> [Aufgaben zur Übung]:
a. Überarbeite den Abschnitt des Kommentars, der mit „Entlarvend für die“ beginnt und bis einschließlich „- mal wieder!“ reicht. Gib ihn wieder und ersetze darin „Sicherheitsinteresse“ durch „Staatsinteresse“.
b. Warum waren laut dem Kommentar die nach 1948 in Israel eingewanderten Überlebenden und DPs oftmals geächtet? Antworte in ein bis drei Sätzen.

> [Ausgewählter Text]:

※ ※ ※

Kommentar zum TAZ-Artikel von Andreas Zumach:

Entlarvend für die deutsche Politik und eine exakte Beschreibung der israelischen: Das tatsächliche oder vermeintliche Sicherheitsinteresse rechtfertigt letzlich jedes Mittel - unabhängig von Gesetz und Moral. Das erleben wir gerade - mal wieder!
Ansonsten erlebe ich, dass durch die Wiederholung der Argumente - sie ist trotzdem notwendig - seit über 30 Jahren gar nichts bewegt wird. Das gilt auch für die Forderung , die deutsche Politikerkaste müsse sich "AUCH der deutschen Verantwortung für das Schicksal der Palästinenser" stellen, den mittelbaren Opfern des Holocaust . Das hat etwas Gebetsmühlenhaftes. Und es ist in mehr als einer Hinsicht verkürzt. Ebenfalls in Kürze:
Die israelische Staatsgründung ist keine Folge des Holocaust. Vor dem Hintergrund des ungeheuerlichen Menschheitsverbrechens und einer spezifischen weltpolitischen Konstellation wurde sie möglich,  und zwar auf Antrag der Sowjetunion, die dann auch als erste Israel als Staat anerkannt hat. Nicht aufgrund einer moralischen Verantwortung, sondern aus "Staatsräson".  Im beginnenden Kalten Krieg hoffte die SU, einen Staat Israel - geostrategisch wichtig -  auf seine Seite ziehen zu können. In Israel selbst spielt das Holocaustgedenken in der ersten zwei Jahrzehnten nach Staatsgründung kaum eine Rolle, im Gegenteil, die nach 1948 eingewanderten Überlebenden und DPs waren oftmals geächtet, weil sie nicht als Zionisten, sondern als Verräter an der zionistischen Sache galten.

※ ※ ※

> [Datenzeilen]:
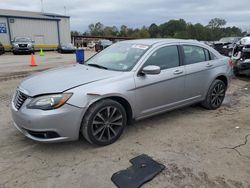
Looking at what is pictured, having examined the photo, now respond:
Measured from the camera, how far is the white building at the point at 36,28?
98.3 ft

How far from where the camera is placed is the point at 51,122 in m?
3.28

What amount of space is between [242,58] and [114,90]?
268 inches

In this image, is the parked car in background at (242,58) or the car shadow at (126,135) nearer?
the car shadow at (126,135)

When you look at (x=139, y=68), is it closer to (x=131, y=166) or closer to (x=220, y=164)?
(x=131, y=166)

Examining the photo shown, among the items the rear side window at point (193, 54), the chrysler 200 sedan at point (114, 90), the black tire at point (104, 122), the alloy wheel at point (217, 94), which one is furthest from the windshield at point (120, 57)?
the alloy wheel at point (217, 94)

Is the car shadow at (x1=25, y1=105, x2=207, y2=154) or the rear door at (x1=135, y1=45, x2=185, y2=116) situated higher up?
the rear door at (x1=135, y1=45, x2=185, y2=116)

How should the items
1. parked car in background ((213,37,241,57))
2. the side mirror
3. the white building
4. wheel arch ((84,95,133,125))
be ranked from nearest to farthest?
wheel arch ((84,95,133,125)), the side mirror, parked car in background ((213,37,241,57)), the white building

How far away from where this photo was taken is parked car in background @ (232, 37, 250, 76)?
342 inches

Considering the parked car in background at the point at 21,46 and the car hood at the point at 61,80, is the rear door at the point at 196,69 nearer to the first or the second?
the car hood at the point at 61,80

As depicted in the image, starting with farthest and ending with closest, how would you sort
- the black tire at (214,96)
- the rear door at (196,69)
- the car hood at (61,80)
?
the black tire at (214,96) → the rear door at (196,69) → the car hood at (61,80)

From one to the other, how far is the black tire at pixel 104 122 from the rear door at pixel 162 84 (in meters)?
0.40

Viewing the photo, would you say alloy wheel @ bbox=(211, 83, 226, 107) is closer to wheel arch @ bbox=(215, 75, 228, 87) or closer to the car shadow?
wheel arch @ bbox=(215, 75, 228, 87)

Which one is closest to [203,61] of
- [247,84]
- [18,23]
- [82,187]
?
[82,187]

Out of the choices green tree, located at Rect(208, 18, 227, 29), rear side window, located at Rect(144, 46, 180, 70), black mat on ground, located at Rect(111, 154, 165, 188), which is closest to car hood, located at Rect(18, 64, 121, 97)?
rear side window, located at Rect(144, 46, 180, 70)
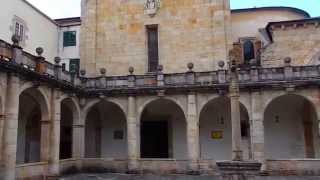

※ ※ ※

> [Lösungen der Aufgaben]:
a.
Entlarvend für die deutsche Politik und eine exakte Beschreibung der israelischen: Das tatsächliche oder vermeintliche Staatsinteresse rechtfertigt letzlich jedes Mittel - unabhängig von Gesetz und Moral. Das erleben wir gerade - mal wieder!

b. Sie galten nicht als Zionisten, sondern als Verräter an der zionistischen Sache.